La bataille se joue surtout à Berne, à quelques pas du Palais fédéral, où les avionneurs ont tous un bureau ou une agence de relations publiques pour les représenter. Cible de ces lobbyistes, les parlementaires, qui devront tôt ou tard valider, ou non, ce renouvellement.

Hugues Hiltpold (PLR/GE) admet avoir déjà été approché par les constructeurs : "le premier c’était Saab pour le Gripen". Mais pour le Rafale, "c'est le consulat français qui a souhaité me rencontrer".  Les sommes en jeu "aiguisent les appétits, c'est inévitable", résume le conseiller national genevois.

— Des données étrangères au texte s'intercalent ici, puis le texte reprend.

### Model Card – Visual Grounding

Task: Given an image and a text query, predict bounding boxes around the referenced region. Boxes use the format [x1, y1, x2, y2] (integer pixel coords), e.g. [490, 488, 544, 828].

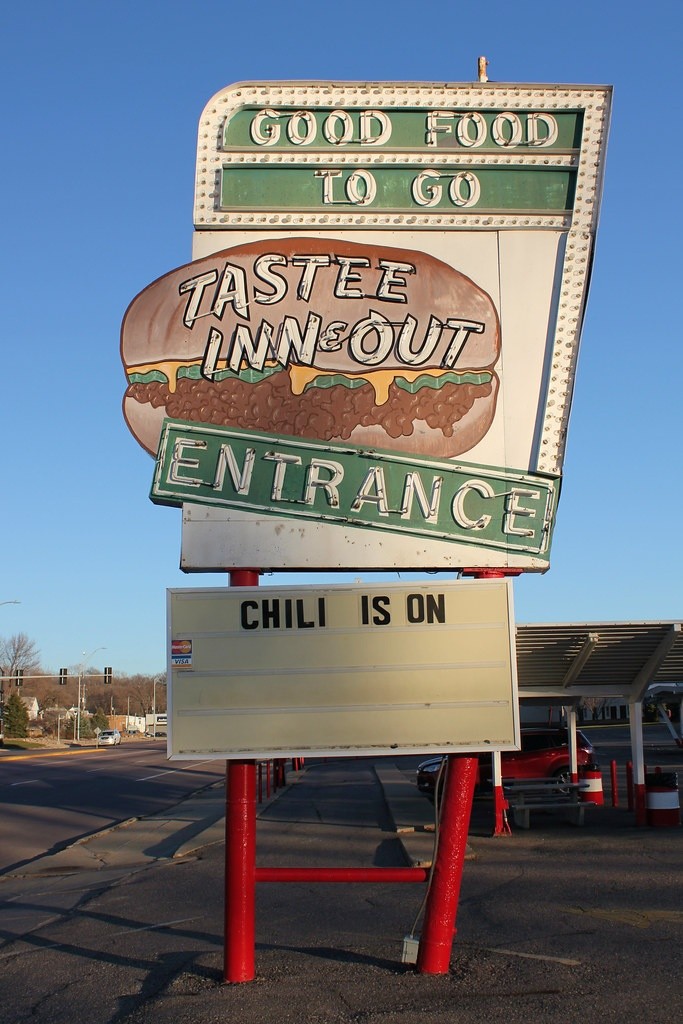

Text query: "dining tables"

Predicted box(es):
[488, 775, 564, 804]
[503, 782, 591, 819]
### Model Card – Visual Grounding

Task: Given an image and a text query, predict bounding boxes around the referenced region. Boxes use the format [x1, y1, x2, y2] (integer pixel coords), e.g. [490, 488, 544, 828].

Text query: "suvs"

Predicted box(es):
[417, 728, 600, 805]
[98, 729, 122, 746]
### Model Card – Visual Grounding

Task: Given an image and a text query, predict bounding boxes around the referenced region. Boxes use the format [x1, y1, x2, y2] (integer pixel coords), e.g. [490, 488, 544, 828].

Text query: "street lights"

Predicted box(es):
[76, 647, 107, 741]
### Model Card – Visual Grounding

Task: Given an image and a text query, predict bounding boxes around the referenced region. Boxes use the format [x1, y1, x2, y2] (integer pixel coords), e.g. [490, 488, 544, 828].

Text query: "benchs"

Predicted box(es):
[511, 800, 596, 830]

Opposée à l’achat d'avions de combat, Lisa Mazzone (Verts/GE) critique des "lobbies qui essaient de créer cette envie d’acheter un avion". Thomas Hurter (UDC/SH), pilote lui-même, relativise la portée du lobbyisme, car "ce n’est pas l’invitation à un événement ou à un repas qui va nous faire changer notre opinion, ce serait trop facile". Il poursuit: "c’est pour ça que je dis que cette influence n’est pas nécessaire et ça ne sert à rien, honnêtement".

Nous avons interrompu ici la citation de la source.